For new housing, Lifetime Homes is exactly this, a home that considers a whole lifetime’s needs. And, other than the odd quirky self build, I don’t understand why we wouldn’t want all new homes to meet this? 

And why not upgrade existing homes too? 

Shouldn’t it be normal practice to consider accessibility improvements when we do significant changes to our homes? I guess it could seem negative to think about old age or accidents when we look to buy, build or do up our homes, but most of us have insurance and pensions for those things don’t we? Why not think about future proofing our homes as a physical insurance policy? 

And looking from the other direction, why focus on what people can’ t do? What about the things an accessible home can enable people to do? Homes that support people to reach their potential and enjoy life! 

Inclusive design is design for everyone, it’s not only about wheelchair turning circles, grab rails or stair lifts. It’s also about making life easier for people with prams & buggies, for crawlers, toddlers, kids with scooters, people wheeling cases, bringing in the weekly shop or moving furniture…and also about being welcoming for friends and family  whose needs  may be different to our own. 

I love this definition by Jos Boys in ‘Doing Disability Differently’: 

“The boundaries between disability and ability are ambiguous and porous....disability and ability need to be explored together not separately”.

There’s no reason why an accessible house shouldn’t be an amazing, stylish and beautiful home! 
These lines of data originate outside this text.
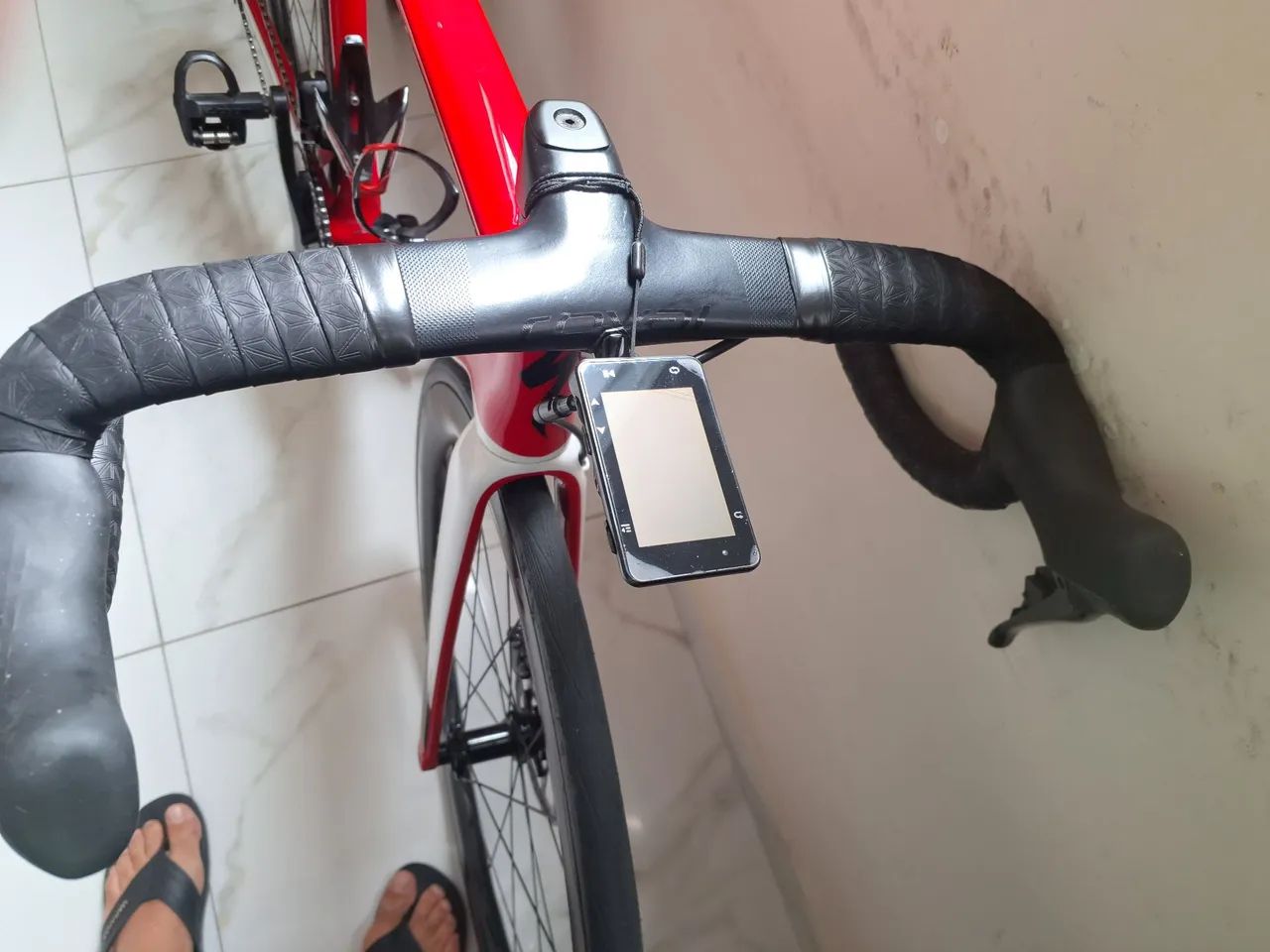 Specialized SL6 TARMAC  tamanho 52 2020. - Foto 4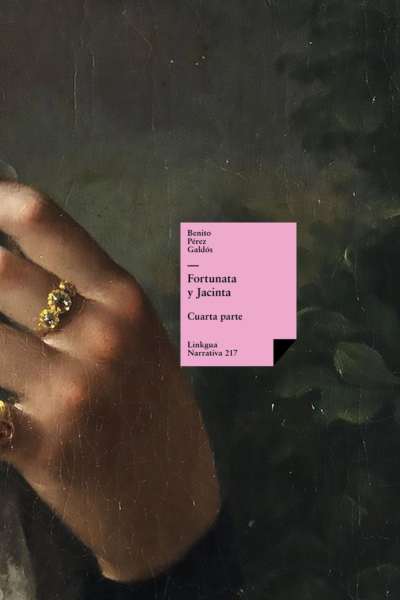 Fortunata y Jacinta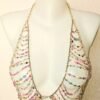 Body chain rose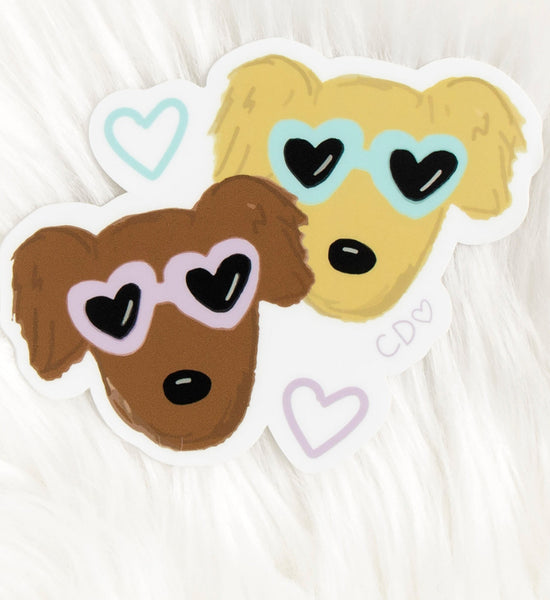 Decal Stickers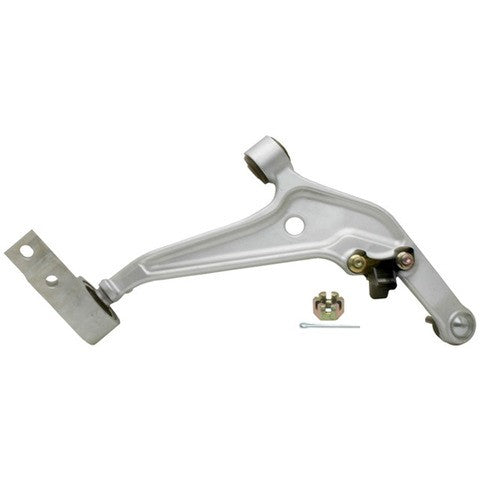MOOG Chassis Products Suspension Control Arm and Ball Joint Assembly P/N:RK621726 Fits: Nissan X-trail 06-05 - Image 3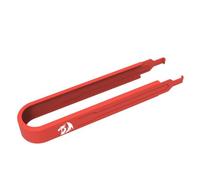 REDRAGON A119 Extracteur de commutateur mécanique universel en métal - Extracteur de remplacement pour commutateurs de clavier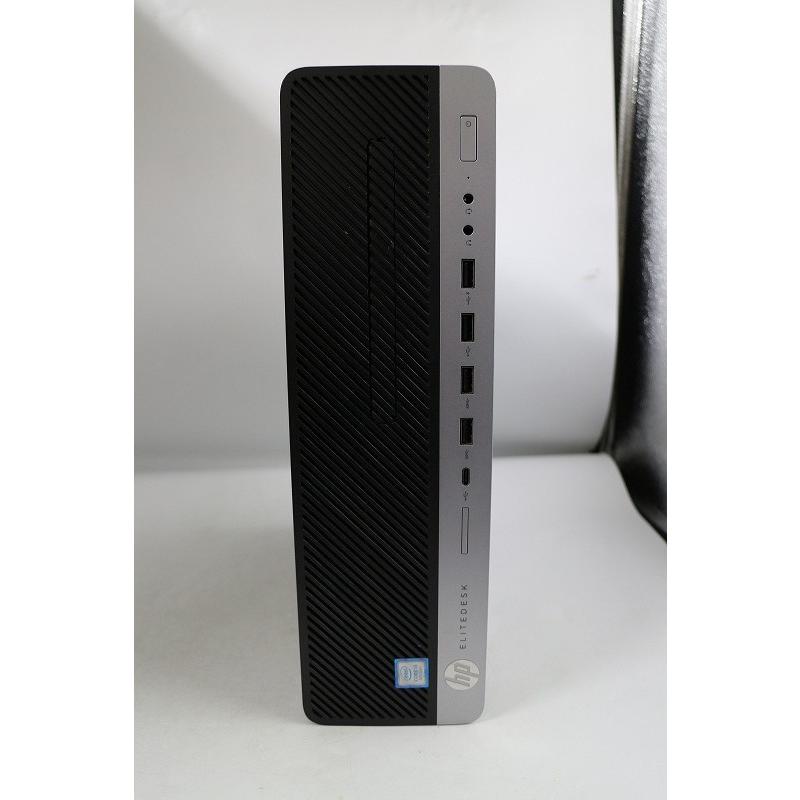 Windowsデスクトップ HP EliteDesk 800 G5 Amazon.com: HP EliteDesk 800 G5 Mini Business Desktop PC with New Windowsデスクトップ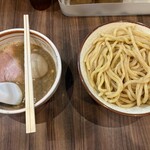 つけめん 恵那く - 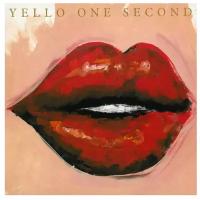 Yello. One Second (LP)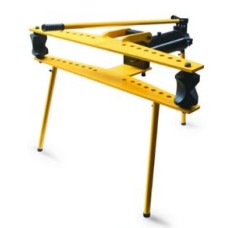 HHW-4J  เครื่องดัดท่อ กำลังอัด 23 ตัน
In fact, how can a home be ‘ideal’ if it’s not inclusive!? 

On that note, I also don’t think a home can really be sustainable if it’s not inclusive. I feel strongly that good accessible design should be embraced more by the sustainable design culture. It’s frustrating that sustainability is often equated with energy efficiency only. 

A zero energy building that doesn’t meet the needs of the users and cannot adapt is just not sustainable. It needs to be a holistic process. 

I’d like to see some of the new home design standards place more emphasis on accessibility and strengthen it’s perceived value as key to quality design: 

Home Quality Mark: The voluntary new standard introduced by the BRE, has a brief reference to space standards within the Health & Wellbeing category. I think accessibility should be bumped much higher up the hierarchy. 

Built for Life: A certification of home & neighbourhood quality, which doesn’ t give reference to home design or standards at all, other than compliance with planning standards. I think this is a missed opportunity to encourage housebuilders to place more value on accessibility. 

I also think it would be worth investigating the benefits of local authority investment in long term vision for Disabled Facilities Grant projects and perhaps investment in general PR to encourage all householders to consider accessibility improvements, as has been the case for energy saving measures in recent years. 

I’d love to see more inspiration and information out in the mainstream media too, about the benefits of inclusive and accessible design for everyone. There is an occasional article in the design mags or feature TV shows, and (of course!) there is the gold standard - DIYSOS Big Build! However these features tend to include a disabled family member and touching back story. How often is there any mention of accessibility or inclusion otherwise? Why not discuss pram and buggy access in the context of the typical young pregnant couple embarking on their grand design?  We need to shake of the perception that accessibility is niche and only for a narrow demographic. 

It’s not just for the aging population (which of course is a pretty massive demographic in itself!). Inclusive design is about multi-generations, for young people and for families

But essentially inclusive design is just well considered planning & flexibility. If you watch a few episodes of Grand Designs or read a home design magazine they are full of lovely wide open plan spaces, level garden decks etc. Lots of ideas that are completely compatible with inclusive design, and are ideal for wheelchair turning circles! 

Lifetime homes is an extension of what people are already aspiring to. With an extra layer of thought added. 

From a purely commercial point of view, government statistics are telling us that 20% of families have a member who needs better accessibility on the high street (the purple pound!) so shouldn’t housebuilders & agents be seeing this as an opportunity too? Good accessible design should be good sellable design! 

I think the main challenge is to demonstrate to people, both in the industry and users and consumers, that there isn’t inclusive design and normal design, that if society is really serious about inclusion and equality, all design should be inclusive.